Blue Archive (; ) is a role-playing game developed by Nexon Games (formerly NAT Games), a subsidiary of Nexon. It was released in 2021 for Android and iOS, first in Japan by Yostar and worldwide later that year by Nexon. The game is free-to-play with gacha game mechanics as a means to obtain new characters. An anime television series adaptation titled Blue Archive The Animation has been announced.
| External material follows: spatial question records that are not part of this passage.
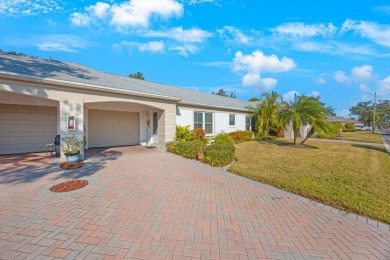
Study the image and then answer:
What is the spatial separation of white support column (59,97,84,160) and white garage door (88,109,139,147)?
12.7 ft

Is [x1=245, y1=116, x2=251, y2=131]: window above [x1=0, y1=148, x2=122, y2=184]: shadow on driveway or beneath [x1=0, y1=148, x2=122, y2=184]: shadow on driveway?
above

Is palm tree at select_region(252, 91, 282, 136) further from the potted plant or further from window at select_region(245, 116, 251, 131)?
the potted plant

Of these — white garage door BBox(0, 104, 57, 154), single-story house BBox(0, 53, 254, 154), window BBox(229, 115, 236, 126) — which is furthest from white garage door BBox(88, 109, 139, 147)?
window BBox(229, 115, 236, 126)

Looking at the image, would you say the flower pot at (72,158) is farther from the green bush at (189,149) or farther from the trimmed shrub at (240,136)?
the trimmed shrub at (240,136)

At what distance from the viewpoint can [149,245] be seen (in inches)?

The player and protagonist is a teacher who was summoned to the academy city of Kivotos by the president of the General Student Council, an extrajudicial committee governing the schools. Following her sudden disappearance, criminal activity rises around Kivotos and the player is tasked by the remaining members of the council to resolve the issues and help search for the president.

Gameplay

Blue Archive is a tactical role-playing game that allows the player to form and mobilize units of up to six members (two "Specials" and four "Strikers") to participate in various military campaigns with. Students' strengths can be enhanced in various ways, such as by increasing their levels, weapons, armor and skills. More students can be recruited through the gacha system using in-game currency, which may be purchased through in-app purchases.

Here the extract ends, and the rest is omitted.